An interactive attack means attacker can prepare the memory state at the start of loop iteration i in a way that the desired gadget works as required and other gadgets operate on unused memory.

Another class of DOP attacks are non-interactive, whereby the attacker provides the entire malicious input as a single data transmission. In such a scenario, all the memory setup and conditions for deciding loop termination and selective gadget activation need to be encoded in a single malicious payload. To support such attacks, MINDOP has two virtual operations that enable conditional chaining of operations, or virtual jumps. The basic idea is as follows: the attacker provides the memory configuration Mj necessary for each gadget j to be selectively executed in a particular iteration in the input payload. In addition, it keeps a pointer called virtual PC which points to the desired configuration Mj at the start of each iteration. It suffices to corrupt only the virtual PC, so that the program execution in that iteration operates on the configuration Mj. To decide how to switch to Mk in the next instruction, MINDOP provides virtual operations that set the virtual PC, conditionally or unconditionally.

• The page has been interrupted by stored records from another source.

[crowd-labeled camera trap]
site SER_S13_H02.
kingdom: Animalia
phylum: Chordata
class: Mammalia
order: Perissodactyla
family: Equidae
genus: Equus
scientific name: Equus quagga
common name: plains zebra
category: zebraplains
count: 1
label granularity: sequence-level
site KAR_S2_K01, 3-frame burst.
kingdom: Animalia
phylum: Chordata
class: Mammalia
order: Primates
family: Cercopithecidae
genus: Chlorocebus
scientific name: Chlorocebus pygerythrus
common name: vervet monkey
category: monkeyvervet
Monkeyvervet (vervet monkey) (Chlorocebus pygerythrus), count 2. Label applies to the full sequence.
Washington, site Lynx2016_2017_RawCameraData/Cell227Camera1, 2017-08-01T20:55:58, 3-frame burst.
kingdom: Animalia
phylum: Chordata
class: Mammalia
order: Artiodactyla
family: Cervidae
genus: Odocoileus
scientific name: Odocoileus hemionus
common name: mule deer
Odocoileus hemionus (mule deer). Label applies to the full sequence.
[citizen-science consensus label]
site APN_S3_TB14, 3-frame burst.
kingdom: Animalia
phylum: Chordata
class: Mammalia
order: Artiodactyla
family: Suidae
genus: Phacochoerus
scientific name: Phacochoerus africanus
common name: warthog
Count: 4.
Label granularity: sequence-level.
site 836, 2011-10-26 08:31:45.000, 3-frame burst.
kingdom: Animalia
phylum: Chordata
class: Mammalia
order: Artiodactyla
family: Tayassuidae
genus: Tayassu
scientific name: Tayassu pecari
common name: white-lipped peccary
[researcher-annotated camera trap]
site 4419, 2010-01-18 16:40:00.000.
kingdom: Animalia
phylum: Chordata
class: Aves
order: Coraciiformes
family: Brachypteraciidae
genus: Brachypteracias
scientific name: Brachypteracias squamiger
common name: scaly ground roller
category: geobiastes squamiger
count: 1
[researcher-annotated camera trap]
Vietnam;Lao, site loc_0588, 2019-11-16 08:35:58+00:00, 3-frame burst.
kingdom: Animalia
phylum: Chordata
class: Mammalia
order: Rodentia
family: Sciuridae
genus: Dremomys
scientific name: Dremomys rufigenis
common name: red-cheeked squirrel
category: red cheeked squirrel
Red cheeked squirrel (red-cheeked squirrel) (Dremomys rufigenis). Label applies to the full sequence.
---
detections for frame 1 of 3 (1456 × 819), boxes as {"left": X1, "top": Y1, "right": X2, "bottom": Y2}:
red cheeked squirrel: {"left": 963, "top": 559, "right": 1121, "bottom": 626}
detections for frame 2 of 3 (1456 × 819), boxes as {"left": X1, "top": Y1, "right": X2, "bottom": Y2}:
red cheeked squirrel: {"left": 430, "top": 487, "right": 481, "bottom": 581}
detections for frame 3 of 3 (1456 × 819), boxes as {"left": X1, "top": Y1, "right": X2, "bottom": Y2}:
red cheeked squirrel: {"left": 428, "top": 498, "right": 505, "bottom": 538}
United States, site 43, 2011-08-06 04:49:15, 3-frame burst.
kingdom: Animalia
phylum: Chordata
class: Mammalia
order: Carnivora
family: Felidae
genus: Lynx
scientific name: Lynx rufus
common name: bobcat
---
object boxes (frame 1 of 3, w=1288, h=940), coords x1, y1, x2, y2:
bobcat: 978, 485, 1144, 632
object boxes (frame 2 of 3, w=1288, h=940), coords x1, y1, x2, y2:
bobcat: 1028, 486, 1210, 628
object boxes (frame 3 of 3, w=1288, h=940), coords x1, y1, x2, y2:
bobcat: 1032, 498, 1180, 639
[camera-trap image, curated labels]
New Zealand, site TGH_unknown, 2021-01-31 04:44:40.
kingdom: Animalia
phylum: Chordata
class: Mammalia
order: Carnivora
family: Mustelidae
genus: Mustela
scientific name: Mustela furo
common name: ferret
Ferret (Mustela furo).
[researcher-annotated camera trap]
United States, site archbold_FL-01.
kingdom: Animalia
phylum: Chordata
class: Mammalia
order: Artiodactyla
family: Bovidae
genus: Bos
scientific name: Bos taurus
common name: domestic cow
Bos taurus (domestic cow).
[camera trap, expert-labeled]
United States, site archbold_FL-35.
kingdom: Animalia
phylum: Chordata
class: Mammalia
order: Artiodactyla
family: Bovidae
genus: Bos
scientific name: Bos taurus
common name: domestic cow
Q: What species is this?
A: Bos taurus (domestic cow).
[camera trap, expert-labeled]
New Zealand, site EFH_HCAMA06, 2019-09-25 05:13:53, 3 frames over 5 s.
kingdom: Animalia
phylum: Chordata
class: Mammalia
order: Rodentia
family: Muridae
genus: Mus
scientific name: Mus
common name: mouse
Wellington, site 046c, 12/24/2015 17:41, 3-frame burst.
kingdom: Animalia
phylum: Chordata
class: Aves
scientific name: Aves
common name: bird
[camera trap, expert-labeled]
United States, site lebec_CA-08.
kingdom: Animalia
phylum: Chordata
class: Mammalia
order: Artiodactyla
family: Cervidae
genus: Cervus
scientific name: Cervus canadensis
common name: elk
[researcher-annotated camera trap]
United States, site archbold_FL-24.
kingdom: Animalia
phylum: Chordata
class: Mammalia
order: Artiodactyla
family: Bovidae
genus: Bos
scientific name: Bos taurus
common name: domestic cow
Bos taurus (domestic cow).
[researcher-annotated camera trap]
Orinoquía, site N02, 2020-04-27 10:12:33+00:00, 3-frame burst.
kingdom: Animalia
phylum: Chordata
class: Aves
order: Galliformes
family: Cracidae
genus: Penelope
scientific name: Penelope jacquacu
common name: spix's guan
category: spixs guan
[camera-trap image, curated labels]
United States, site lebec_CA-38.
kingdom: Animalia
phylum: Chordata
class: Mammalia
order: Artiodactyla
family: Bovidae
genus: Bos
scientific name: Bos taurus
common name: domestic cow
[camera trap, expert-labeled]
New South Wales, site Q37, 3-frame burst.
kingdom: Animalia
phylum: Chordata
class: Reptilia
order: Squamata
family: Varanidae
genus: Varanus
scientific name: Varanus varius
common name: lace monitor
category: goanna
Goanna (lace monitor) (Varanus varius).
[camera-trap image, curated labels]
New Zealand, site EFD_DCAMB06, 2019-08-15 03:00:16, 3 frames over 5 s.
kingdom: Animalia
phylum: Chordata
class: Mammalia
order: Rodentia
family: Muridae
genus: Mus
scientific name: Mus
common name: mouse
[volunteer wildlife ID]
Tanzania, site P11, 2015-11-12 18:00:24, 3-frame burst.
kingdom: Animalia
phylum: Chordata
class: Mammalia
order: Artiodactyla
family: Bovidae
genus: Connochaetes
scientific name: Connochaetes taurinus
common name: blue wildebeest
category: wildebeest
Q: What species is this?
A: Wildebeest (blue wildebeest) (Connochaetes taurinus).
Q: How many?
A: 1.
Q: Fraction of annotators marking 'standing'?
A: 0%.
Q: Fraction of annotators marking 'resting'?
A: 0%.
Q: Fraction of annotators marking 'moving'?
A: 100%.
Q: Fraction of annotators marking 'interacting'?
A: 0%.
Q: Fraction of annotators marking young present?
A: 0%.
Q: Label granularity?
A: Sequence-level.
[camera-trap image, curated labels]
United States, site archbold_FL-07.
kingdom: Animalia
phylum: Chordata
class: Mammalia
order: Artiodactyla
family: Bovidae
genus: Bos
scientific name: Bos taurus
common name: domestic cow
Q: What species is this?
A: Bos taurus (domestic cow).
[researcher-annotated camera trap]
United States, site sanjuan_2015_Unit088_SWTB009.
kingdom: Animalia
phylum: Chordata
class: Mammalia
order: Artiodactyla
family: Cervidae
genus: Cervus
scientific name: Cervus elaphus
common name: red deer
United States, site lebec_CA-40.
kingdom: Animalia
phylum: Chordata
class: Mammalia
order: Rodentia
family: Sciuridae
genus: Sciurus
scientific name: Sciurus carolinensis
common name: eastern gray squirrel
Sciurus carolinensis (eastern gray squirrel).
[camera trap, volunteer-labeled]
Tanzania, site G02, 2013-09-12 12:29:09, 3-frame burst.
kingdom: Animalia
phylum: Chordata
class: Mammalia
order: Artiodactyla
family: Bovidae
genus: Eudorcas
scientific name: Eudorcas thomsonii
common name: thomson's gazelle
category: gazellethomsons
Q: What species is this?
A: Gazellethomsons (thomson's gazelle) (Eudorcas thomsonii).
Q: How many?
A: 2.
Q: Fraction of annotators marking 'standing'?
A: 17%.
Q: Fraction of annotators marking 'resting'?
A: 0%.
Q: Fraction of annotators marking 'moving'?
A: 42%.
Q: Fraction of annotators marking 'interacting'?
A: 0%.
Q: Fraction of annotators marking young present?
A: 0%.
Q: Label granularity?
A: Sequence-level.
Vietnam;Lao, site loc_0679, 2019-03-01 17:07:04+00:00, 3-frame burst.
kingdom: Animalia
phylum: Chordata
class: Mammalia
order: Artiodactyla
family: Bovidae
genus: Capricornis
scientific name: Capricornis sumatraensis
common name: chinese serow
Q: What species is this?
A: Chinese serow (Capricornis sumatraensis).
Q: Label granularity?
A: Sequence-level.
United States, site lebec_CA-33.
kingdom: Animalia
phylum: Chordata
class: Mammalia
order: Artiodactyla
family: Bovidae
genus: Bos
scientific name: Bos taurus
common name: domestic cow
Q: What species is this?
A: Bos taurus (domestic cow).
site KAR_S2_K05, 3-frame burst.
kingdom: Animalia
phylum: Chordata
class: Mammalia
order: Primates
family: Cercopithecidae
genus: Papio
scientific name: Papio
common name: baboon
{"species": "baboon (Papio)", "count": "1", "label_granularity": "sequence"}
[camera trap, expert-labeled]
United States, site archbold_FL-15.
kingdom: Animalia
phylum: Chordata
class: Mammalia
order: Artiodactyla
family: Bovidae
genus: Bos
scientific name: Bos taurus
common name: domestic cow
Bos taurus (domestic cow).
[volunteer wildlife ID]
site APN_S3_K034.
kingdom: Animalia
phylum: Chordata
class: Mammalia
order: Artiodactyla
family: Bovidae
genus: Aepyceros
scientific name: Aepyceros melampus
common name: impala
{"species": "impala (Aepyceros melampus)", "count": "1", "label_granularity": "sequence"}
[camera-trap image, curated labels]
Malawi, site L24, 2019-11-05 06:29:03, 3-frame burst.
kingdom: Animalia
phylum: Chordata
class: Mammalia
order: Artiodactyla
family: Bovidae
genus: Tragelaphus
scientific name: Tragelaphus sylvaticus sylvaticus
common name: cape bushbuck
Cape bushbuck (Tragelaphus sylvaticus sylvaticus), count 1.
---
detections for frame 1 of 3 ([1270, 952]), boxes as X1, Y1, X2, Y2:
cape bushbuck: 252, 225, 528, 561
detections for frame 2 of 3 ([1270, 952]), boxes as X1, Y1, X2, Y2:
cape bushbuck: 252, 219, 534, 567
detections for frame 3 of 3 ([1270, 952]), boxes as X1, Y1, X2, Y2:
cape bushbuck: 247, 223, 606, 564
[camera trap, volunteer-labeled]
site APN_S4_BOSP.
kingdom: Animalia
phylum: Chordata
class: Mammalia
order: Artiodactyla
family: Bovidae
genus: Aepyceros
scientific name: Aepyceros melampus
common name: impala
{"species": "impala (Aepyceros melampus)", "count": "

Simulating Jump Operations. The key here is to identify a suitable variable to implement a virtual PC which can be corrupted in each loop iteration. To simulate an unconditional jump, attackers just prepare the memory configuration to trigger another operation gadget (e.g., addition, assignment) to change the value of the virtual PC.

DOP Attack Construction

Challenges

Though the concept of data-oriented programming is intuitive, it is challenging to construct data-oriented attacks in real-world programs:

  • Data-oriented gadget identification. We use static analysis as an aid in identifying these gadgets.

  • Gadget dispatcher identification. Our gadget dispatcher requires a loop with various gadgets and a selector controlled by the memory error. But it is possible to have the selector and gadgets inside the functions called from loop body.

  • Data-oriented gadget stitching. The reachability of gadgets depends on concrete memory errors. We need to find malicious input that makes the program execute selected gadgets with the expected addresses and order.

Gadget Identification

A useful data-oriented gadget needs to satisfy the following requirements:

  • MINDOP semantics. It should have instructions for the load micro-operation, the store micro-operation, and others simulating semantics of MINDOP.
  • Gadget internal order. The three micro-operations should appear in the load-operation-store order, and this correct order should show up in at least one legitimate control flow.
1
2
3
4
5
6
7
8
9
10
11
12
13
Input:  G:- the vulnerable program
Output: S:- data-oriented gadget set

S = ∅;
FuncSet = getFuncSet(G)
foreach f ∈ FuncSet do
cfg = getCFG(f)
for instr = getNextInstr(cfg) do
if isMemStore(instr) then
gadget = getBackwardSlice(instr, f)
input = getInput(gadget)
if isMemLoad(input) then
S = S ∪ {gadget}

We compile the program source code into LLVM intermediate representation (IR) and perform our analysis on LLVM IR. Our analysis iterates through all functions in the program. We treat each store instruction in the function as a store micro-operation of a new potential gadget. Then our analysis uses a backward data-flow analysis to identify the definitions of the operands in the store instruction. The generated data-flow contains the instructions that derive the operands, like loaded from memory or calculated from registers.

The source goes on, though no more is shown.